The High Pressure Science and Engineering Center is proud to be member of a synchrotron sector, a unique example in the state of Nevada. In particular, HiPSEC is a member of one of the best high pressure laboratories in the world: the High Pressure Collaborative Access Team, HPCAT. HPCAT runs the 4 beamlines of Sector 16 of the Advanced Photon Source, APS, of the Argonne National Laboratory. HiPSEC members have a very privileged access to one of the most oversubscribed beamlines in the country. This is an excellent opportunity for students — visiting regularly a state of the art national laboratory guarantees unique experimental possibilities as well as contact and exposure within a broad scientific community.

* [Dataset records]
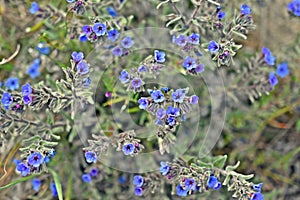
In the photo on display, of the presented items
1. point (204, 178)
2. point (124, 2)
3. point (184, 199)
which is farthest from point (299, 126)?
point (124, 2)

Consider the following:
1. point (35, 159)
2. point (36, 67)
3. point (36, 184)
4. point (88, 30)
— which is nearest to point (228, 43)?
point (88, 30)

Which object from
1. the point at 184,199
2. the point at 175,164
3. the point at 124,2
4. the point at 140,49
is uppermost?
the point at 124,2

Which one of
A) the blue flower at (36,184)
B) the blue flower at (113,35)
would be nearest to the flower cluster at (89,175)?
the blue flower at (36,184)

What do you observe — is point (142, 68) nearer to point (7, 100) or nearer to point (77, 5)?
point (77, 5)

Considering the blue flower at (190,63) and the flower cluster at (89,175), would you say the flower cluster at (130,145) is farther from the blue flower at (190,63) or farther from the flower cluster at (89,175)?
the flower cluster at (89,175)

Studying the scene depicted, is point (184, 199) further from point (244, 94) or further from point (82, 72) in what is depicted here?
point (82, 72)

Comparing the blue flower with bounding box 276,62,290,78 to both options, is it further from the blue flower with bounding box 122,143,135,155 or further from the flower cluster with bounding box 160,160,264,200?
the blue flower with bounding box 122,143,135,155
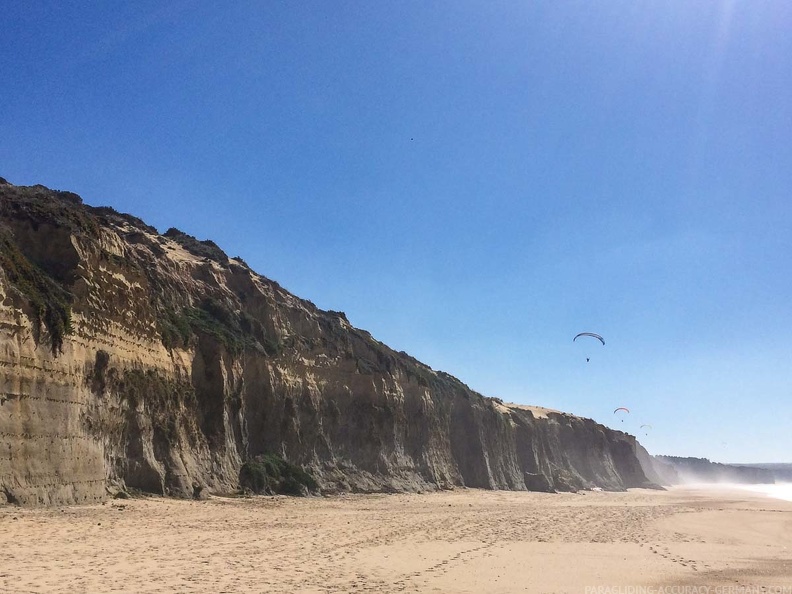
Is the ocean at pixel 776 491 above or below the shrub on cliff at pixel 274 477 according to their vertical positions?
below

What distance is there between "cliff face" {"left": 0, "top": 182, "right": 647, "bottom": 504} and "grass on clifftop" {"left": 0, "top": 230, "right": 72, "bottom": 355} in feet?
0.24

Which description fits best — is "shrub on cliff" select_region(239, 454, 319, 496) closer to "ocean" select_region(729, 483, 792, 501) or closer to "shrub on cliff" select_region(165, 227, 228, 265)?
"shrub on cliff" select_region(165, 227, 228, 265)

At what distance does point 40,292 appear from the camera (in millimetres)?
18016

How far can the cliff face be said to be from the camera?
16906 millimetres

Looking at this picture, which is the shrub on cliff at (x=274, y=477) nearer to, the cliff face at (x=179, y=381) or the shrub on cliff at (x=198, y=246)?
the cliff face at (x=179, y=381)

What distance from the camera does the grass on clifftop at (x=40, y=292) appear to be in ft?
56.2

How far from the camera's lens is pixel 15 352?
52.3 ft

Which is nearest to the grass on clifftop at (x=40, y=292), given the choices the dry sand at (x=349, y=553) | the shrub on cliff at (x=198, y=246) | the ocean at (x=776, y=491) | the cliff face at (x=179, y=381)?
the cliff face at (x=179, y=381)

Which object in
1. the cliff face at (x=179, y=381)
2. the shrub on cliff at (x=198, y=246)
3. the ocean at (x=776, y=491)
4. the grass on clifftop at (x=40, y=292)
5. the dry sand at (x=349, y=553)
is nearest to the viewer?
the dry sand at (x=349, y=553)

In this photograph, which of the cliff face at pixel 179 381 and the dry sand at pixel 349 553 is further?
the cliff face at pixel 179 381

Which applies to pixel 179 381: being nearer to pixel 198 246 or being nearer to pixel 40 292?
pixel 40 292

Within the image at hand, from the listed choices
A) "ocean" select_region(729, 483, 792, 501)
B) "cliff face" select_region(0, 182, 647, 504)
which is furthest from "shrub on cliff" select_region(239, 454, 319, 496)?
"ocean" select_region(729, 483, 792, 501)

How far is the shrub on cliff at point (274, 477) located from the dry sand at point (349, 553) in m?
5.16

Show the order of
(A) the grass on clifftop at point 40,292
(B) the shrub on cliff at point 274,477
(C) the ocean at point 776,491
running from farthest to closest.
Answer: (C) the ocean at point 776,491 < (B) the shrub on cliff at point 274,477 < (A) the grass on clifftop at point 40,292
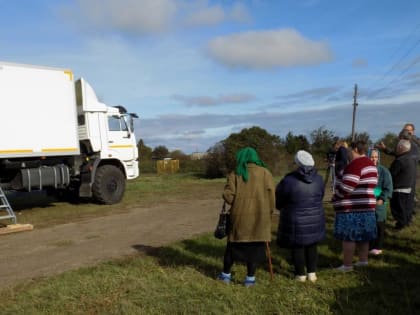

* [Exercises to complete]
[1] Answer these questions using the passage about the High Pressure Science and Engineering Center:
(a) In which state is the center's synchrotron sector membership described as unique?
(b) How many beamlines does HPCAT run?
(c) Which sector of the Advanced Photon Source are those beamlines in?
[2] List every abbreviation used in the passage about the High Pressure Science and Engineering Center, each with the full name it stands for.
[3] Write a continuation of the passage about the High Pressure Science and Engineering Center, beginning right after its last sentence.

* [Per-task outputs]
[1]
(a) Nevada
(b) 4
(c) Sector 16

[2]
HiPSEC: High Pressure Science and Engineering Center
HPCAT: High Pressure Collaborative Access Team
APS: Advanced Photon Source

[3]
X-rays are an extremely powerful tool to probe matter. X-rays are routinely used to determine crystals and amorphous materials structures, electronic structures, lattice dynamics, imaging, etc. Synchrotron x-rays are indispensable in high pressure research. Synchrotron radiation in extremely intense; its spectrum has a broad energy range that can be monochromatized to a very narrow range and focused to a very small size. Static high pressure samples are typically small and enclosed in bulky environmental cells. Synchrotron radiation can penetrate the cell windows and produce observable scattering and absorption from such small samples. At HPCAT, micro-focused hard x-rays are used to probe samples under extreme conditions of pressure and temperature. Several techniques are available: diffraction, tomography, absorption spectroscopy, emission spectroscopy, etc. HPCAT is equipped with state of the art pressure and temperature control systems, including resistive and laser heating, cryostats, membranes and gearboxes for remote pressure control and an on-line Paris-Edinburgh apparatus.
Several HiPSEC members are involved in technical developments in collaboration with HPCAT staff.